Aucune demande n’est recevable trois ans après la mise en place du Conseil du Fampihavanana Malagasy.
Article 60.- Les victimes ayant déjà bénéficié d’une quelconque forme de réparation sont exclues des réparations prévues par la présente loi
La disposition de l’alinéa premier du présent article est également applicable aux personnes condamnées non amnistiées pour des faits ayant trait aux conflits politiques à Madagascar définis à l’article 56 de la présente loi.
Article 61.- Le Conseil du Fampihavanana Malagasy ne peut être saisi simultanément avec les juridictions de droit commun. La saisine du Conseil du Fampihavanana Malagasy met fin à toute autre action en réparation.
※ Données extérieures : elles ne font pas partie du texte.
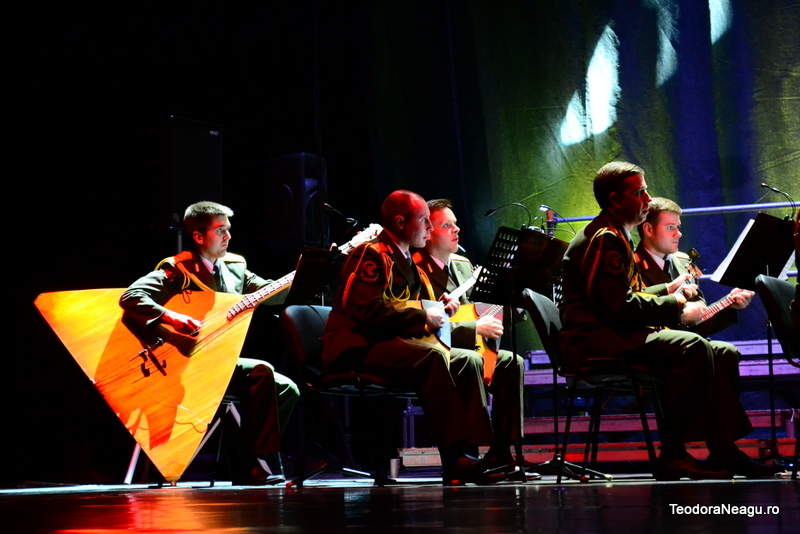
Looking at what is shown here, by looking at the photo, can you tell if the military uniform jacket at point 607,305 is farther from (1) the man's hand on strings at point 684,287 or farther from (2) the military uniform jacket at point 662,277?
(2) the military uniform jacket at point 662,277

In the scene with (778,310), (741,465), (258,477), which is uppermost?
(778,310)

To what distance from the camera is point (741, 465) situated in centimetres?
388

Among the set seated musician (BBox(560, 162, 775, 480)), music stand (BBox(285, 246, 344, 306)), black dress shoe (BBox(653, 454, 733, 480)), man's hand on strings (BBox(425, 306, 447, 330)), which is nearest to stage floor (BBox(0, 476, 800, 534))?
black dress shoe (BBox(653, 454, 733, 480))

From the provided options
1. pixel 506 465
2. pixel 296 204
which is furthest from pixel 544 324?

Article 62.- Les décisions du Conseil du Fampihavanana Malagasy, en la matière, ne sont susceptibles d’aucun recours.
Chapitre III
Du Fonds National de Solidarité
Article 63.- Pour la réalisation de la réparation des victimes, un Fonds National de Solidarité est mis en place.
La gestion du Fonds National de Solidarité (FNS) est confiée à un organisme dénommé Caisse Nationale de Réparation et d’Indemnisation (CNRI) ayant statut d’Etablissement Public à caractère Administratif (EPA) tel que défini par la loi n° 98-031 du 20 janvier 1999 portant définition des Etablissements Publics et des règles concernant la création de catégorie d’Etablissement Public, dont la création, la structure, la composition, les attributions et les modalités de fonctionnement sont déterminés par décret pris en Conseil des Ministres.
A la fin de chaque année, la CNRI établit un rapport financier qu’elle adresse au Président de la République, au Premier Ministre, aux Présidents des deux chambres du Parlement et au Président du Conseil du Fampihavanana Malagasy.
Ce rapport est rendu public.
Article 64.- Le Fonds National de Solidarité est constitué des subventions de l’Etat malagasy et de toute autre ressource émanant de toutes personnes physiques ou morales et des partenaires techniques et financiers nationaux et/ou internationaux.
Article 65.- Le montant des subventions de l’Etat Malagasy est fixé par la loi de Finances.
Article 66.- Des textes règlementaires fixeront les règles de gestion du Fonds National de Solidarité.
Chapitre IV
Des dispositions diverses et finales
Article 67.- Il est prévu un organe indépendant chargé de l’évaluation de la mission du Conseil du Fampihavanana Malagasy, dont les modalités d’organisation et de fonctionnement sont fixées par décret pris en conseil des ministres.
Article 68.- Des textes d’application sont pris, en tant que de besoin, pour les modalités de mise en œuvre de la présente loi.
Article 69.- Le Conseil du Fampihavanana Malagasy dispose d’un Règlement Intérieur.
Article 70- Toutes dispositions antérieures et contraires à la présente loi sont et demeurent abrogées, notamment :
1. la Loi n° 2012-010 du 30 juillet 2012 portant création, mission, attributions, composition, et modalités de fonctionnement du Filankevitry ny Fampihavanana Malagasy (FFM) ou Conseil du Fampihavanana Malagasy (CFM) ;
2. la Loi n°2012-007 du 03 mai 2012 portant amnistie pour la réconciliation nationale ;
3. l’Ordonnance n° 2012-004 du 09 octobre 2012 fixant les attributions, la composition et le fonctionnement d’une commission ad ‘hoc dénommée «commission spéciale » au sein de la Cour Suprême.
Article 71.- L’organisation administrative et financière de l’actuel Filankevitry ny Fampihavanana Malagasy continue de fonctionner jusqu’à la mise en place d’une nouvelle organisation prévue par voie règlementaire.
La totalité de son patrimoine est transférée au Conseil du Fampihavanana Malagasy.
Article 72.- La présente loi sera publié au Journal Officiel de la République.
Elle sera exécutée comme loi de l’Etat.